**Exercise requirements:**
Identify the line with "Libros de segunda"; copy word for word that line and every one after it, to the end of the listing. Exclude pictures.

··· Study material ···

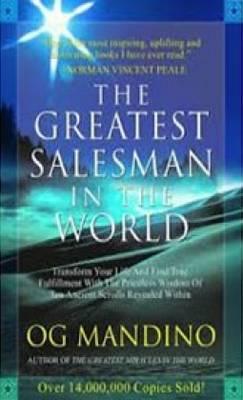 The Greatest Salesman in the World - Mandino, Og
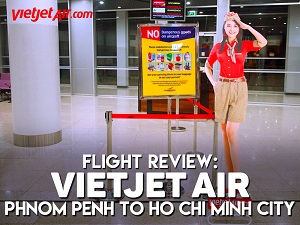 Flight Review: VietJet Air - Phnom Penh to Ho Chi Minh City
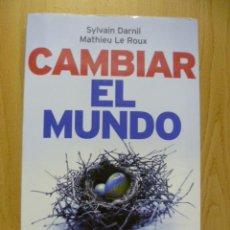 Libros de segunda mano: CAMBIAR EL MUNDO (DE S. DARNIL & N. LE ROUX) ED. AGUILAR. JOYA DESCATALOGADA! 1ª ED. 2006. Lote 50372909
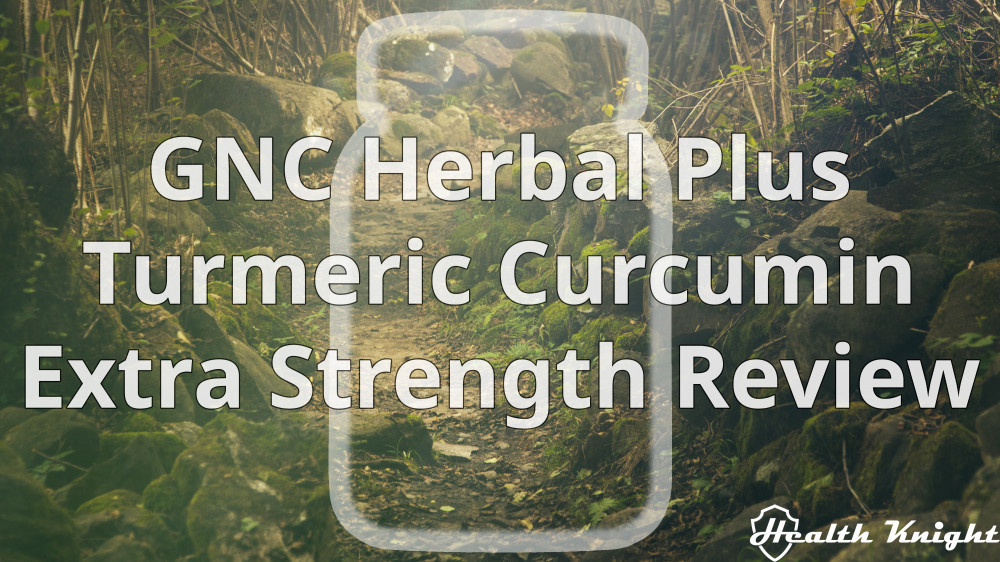 GNC Turmeric Curcumin Extra Strength Review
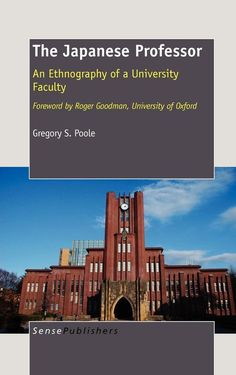 The Japanese Professor - An Ethnography of a University Faculty - SensePublishers Education System, Professor, Psychology, University, Japanese, Books, Teacher, Psicologia, Libros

···

**Answer space:**
 Libros de segunda mano: CAMBIAR EL MUNDO (DE S. DARNIL & N. LE ROUX) ED. AGUILAR. JOYA DESCATALOGADA! 1ª ED. 2006. Lote 50372909
 GNC Turmeric Curcumin Extra Strength Review
 The Japanese Professor - An Ethnography of a University Faculty - SensePublishers Education System, Professor, Psychology, University, Japanese, Books, Teacher, Psicologia, Libros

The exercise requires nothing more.